TASK DETAILS: Extract the part of the data that opens with the line containing "Is the brown" and closes with the line containing "Answer: the point", copying every line verbatim and omitting the pictures.

##### SUPPLIED ENTRIES

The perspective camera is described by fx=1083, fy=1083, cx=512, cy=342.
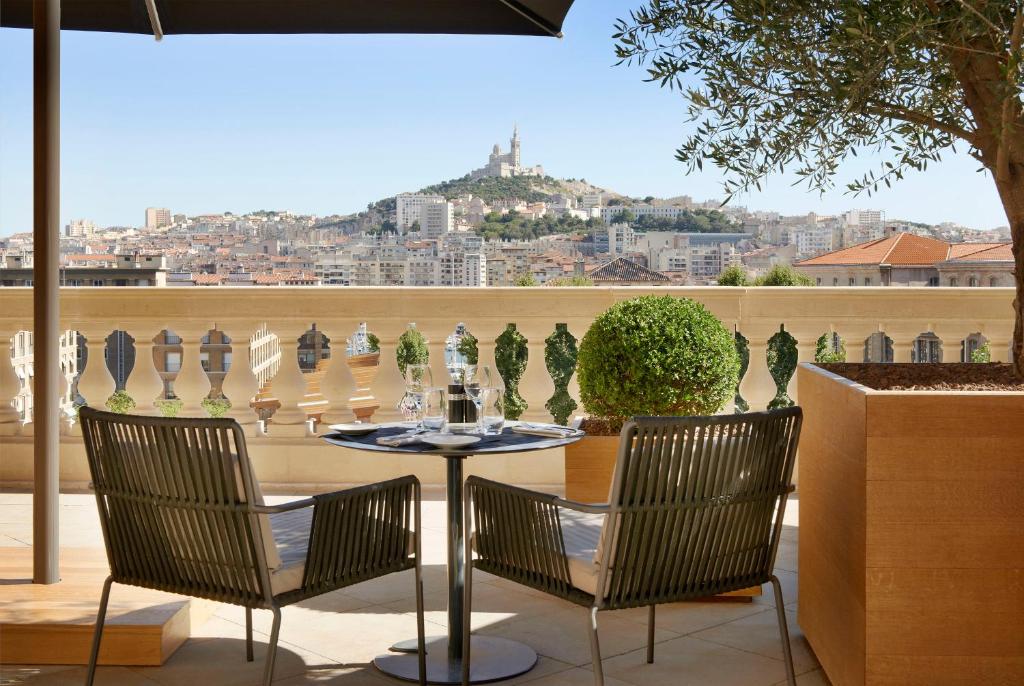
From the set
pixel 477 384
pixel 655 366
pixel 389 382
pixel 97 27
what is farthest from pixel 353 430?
pixel 389 382

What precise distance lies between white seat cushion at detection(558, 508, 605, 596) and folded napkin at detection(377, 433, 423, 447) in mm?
432

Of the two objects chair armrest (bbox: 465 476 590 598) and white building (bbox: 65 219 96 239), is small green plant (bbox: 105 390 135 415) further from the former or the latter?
white building (bbox: 65 219 96 239)

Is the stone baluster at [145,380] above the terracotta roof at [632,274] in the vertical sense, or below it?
below

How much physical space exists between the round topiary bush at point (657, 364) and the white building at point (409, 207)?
73.0 feet

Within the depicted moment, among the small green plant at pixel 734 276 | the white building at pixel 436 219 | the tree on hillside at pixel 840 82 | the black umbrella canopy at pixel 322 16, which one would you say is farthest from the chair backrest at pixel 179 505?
the white building at pixel 436 219

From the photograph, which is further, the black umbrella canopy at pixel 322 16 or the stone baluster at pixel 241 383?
the stone baluster at pixel 241 383

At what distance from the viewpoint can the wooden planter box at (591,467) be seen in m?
3.53

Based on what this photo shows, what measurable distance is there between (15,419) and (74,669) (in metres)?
2.68

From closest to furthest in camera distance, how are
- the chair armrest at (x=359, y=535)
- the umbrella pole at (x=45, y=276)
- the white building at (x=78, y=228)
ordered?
the chair armrest at (x=359, y=535)
the umbrella pole at (x=45, y=276)
the white building at (x=78, y=228)

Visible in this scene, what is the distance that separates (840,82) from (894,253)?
8.41m

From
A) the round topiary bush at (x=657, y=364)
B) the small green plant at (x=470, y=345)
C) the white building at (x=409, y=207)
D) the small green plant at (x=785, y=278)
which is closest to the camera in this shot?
the round topiary bush at (x=657, y=364)

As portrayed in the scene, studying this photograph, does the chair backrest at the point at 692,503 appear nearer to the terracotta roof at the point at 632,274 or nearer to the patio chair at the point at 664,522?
the patio chair at the point at 664,522

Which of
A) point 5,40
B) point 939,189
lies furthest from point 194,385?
point 939,189

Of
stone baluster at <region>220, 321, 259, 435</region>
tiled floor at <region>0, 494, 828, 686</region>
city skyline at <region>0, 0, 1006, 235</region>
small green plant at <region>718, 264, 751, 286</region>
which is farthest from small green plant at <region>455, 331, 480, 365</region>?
city skyline at <region>0, 0, 1006, 235</region>
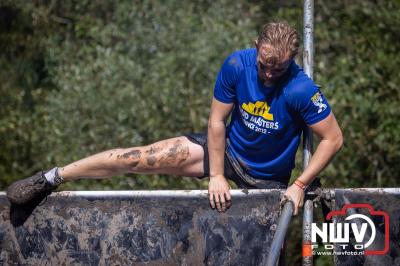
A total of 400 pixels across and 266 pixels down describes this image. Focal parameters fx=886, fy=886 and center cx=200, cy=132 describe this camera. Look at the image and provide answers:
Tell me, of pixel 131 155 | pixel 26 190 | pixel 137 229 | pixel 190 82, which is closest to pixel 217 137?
pixel 131 155

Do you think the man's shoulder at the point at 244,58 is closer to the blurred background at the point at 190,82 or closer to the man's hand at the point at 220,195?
the man's hand at the point at 220,195

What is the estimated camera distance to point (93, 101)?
772cm

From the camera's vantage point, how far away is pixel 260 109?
15.6ft

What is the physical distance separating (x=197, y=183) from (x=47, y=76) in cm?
326

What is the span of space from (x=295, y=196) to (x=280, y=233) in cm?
43

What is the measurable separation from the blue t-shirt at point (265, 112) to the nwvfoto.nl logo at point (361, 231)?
1.68ft

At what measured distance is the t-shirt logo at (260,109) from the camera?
15.5 feet

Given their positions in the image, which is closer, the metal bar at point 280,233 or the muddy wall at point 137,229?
the metal bar at point 280,233

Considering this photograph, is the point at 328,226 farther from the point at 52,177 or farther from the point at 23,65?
the point at 23,65

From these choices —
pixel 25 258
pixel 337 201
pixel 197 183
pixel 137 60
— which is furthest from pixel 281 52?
pixel 137 60

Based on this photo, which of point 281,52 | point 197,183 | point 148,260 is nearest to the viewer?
point 281,52

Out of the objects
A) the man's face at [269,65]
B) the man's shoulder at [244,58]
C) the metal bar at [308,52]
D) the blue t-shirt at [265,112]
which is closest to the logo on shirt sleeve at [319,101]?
the blue t-shirt at [265,112]

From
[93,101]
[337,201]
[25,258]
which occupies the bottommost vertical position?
[25,258]

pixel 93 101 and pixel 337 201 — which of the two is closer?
pixel 337 201
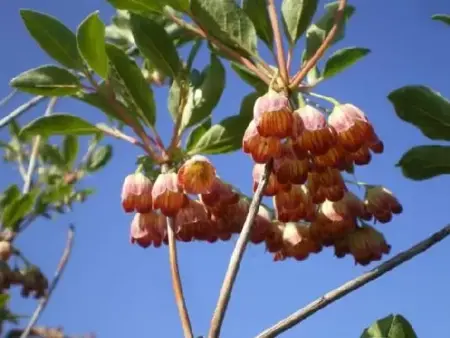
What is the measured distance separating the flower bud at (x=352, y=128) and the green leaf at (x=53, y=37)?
650mm

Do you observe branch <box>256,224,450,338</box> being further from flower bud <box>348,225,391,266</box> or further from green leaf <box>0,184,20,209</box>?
green leaf <box>0,184,20,209</box>

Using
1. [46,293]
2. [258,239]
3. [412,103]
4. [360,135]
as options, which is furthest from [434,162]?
[46,293]

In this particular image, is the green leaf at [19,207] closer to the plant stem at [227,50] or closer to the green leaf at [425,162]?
the plant stem at [227,50]

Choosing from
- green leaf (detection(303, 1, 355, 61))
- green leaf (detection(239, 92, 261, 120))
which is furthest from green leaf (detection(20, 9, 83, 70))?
green leaf (detection(303, 1, 355, 61))

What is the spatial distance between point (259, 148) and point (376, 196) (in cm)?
65

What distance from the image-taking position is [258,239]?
1.91 meters

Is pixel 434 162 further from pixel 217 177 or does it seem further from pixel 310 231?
pixel 217 177

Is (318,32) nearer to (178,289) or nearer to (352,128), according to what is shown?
(352,128)

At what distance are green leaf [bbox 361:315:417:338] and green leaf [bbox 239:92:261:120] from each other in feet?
1.88

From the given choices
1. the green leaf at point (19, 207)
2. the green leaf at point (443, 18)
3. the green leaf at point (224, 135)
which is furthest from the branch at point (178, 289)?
the green leaf at point (19, 207)

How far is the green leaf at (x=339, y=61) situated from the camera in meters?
1.84

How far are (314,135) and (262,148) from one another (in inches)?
3.9

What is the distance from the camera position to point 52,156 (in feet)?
16.4

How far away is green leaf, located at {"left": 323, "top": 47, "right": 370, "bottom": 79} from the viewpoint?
1.84m
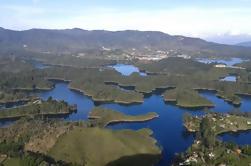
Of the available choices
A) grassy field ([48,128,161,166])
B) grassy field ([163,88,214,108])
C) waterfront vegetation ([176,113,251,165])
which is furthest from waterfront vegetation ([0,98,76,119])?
grassy field ([48,128,161,166])

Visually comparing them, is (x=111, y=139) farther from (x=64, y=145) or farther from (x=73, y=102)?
(x=73, y=102)

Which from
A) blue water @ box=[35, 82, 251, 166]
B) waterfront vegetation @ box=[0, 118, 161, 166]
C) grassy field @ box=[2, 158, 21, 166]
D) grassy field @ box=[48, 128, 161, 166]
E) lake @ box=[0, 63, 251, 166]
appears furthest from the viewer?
lake @ box=[0, 63, 251, 166]

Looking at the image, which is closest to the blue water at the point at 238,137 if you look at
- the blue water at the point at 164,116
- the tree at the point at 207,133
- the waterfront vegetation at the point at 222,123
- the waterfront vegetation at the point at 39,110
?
the blue water at the point at 164,116

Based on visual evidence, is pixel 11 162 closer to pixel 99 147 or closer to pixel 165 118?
pixel 99 147

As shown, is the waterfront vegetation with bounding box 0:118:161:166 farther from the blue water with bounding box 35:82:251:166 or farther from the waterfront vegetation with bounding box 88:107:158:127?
the waterfront vegetation with bounding box 88:107:158:127

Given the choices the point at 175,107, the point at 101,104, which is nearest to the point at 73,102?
the point at 101,104

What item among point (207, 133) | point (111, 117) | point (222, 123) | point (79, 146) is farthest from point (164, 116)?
point (79, 146)
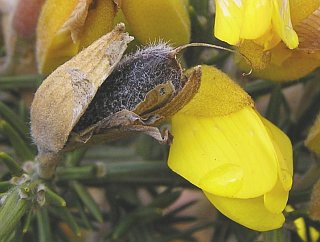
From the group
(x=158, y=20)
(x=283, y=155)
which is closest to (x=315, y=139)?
(x=283, y=155)

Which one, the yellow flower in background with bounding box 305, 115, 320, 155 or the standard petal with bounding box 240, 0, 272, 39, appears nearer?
the standard petal with bounding box 240, 0, 272, 39

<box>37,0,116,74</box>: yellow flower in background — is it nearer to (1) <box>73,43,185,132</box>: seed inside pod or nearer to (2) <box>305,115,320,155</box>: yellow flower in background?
(1) <box>73,43,185,132</box>: seed inside pod

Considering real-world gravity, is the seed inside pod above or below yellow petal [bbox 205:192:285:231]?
above

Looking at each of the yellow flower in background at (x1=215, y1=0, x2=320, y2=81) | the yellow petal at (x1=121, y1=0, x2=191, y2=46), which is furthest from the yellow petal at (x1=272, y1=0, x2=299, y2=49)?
the yellow petal at (x1=121, y1=0, x2=191, y2=46)

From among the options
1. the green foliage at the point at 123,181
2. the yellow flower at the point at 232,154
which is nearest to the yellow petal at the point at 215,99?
the yellow flower at the point at 232,154

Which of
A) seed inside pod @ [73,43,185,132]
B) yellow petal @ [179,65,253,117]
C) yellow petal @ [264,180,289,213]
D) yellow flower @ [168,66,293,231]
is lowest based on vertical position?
yellow petal @ [264,180,289,213]

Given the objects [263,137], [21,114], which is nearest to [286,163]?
[263,137]

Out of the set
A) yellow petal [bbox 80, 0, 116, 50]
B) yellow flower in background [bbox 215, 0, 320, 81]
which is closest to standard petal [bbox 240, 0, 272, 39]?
yellow flower in background [bbox 215, 0, 320, 81]

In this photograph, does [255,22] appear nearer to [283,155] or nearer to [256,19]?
[256,19]

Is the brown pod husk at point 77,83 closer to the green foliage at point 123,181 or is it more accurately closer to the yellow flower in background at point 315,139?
the green foliage at point 123,181
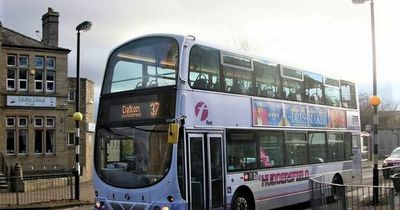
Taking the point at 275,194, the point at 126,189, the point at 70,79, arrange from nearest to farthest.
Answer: the point at 126,189, the point at 275,194, the point at 70,79

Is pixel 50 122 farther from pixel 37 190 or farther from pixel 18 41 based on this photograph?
pixel 37 190

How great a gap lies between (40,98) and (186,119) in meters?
22.8

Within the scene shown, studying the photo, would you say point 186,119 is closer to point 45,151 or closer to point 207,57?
point 207,57

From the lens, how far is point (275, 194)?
46.5 ft

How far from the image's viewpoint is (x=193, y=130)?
11211 mm

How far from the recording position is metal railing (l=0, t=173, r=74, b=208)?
2075 cm

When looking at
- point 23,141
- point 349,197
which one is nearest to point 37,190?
point 23,141

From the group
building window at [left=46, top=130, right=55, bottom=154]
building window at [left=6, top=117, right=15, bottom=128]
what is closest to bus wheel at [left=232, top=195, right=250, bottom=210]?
building window at [left=6, top=117, right=15, bottom=128]

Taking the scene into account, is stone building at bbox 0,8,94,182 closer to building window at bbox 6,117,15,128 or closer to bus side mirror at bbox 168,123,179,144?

##########

TASK SOLUTION:
Is the brown pod husk at point 77,83 closer to the green foliage at point 123,181 or is it more accurately closer to the yellow flower in background at point 315,139?
the green foliage at point 123,181
Taking the point at 275,194, the point at 126,189, the point at 70,79, arrange from nearest to farthest.
Answer: the point at 126,189, the point at 275,194, the point at 70,79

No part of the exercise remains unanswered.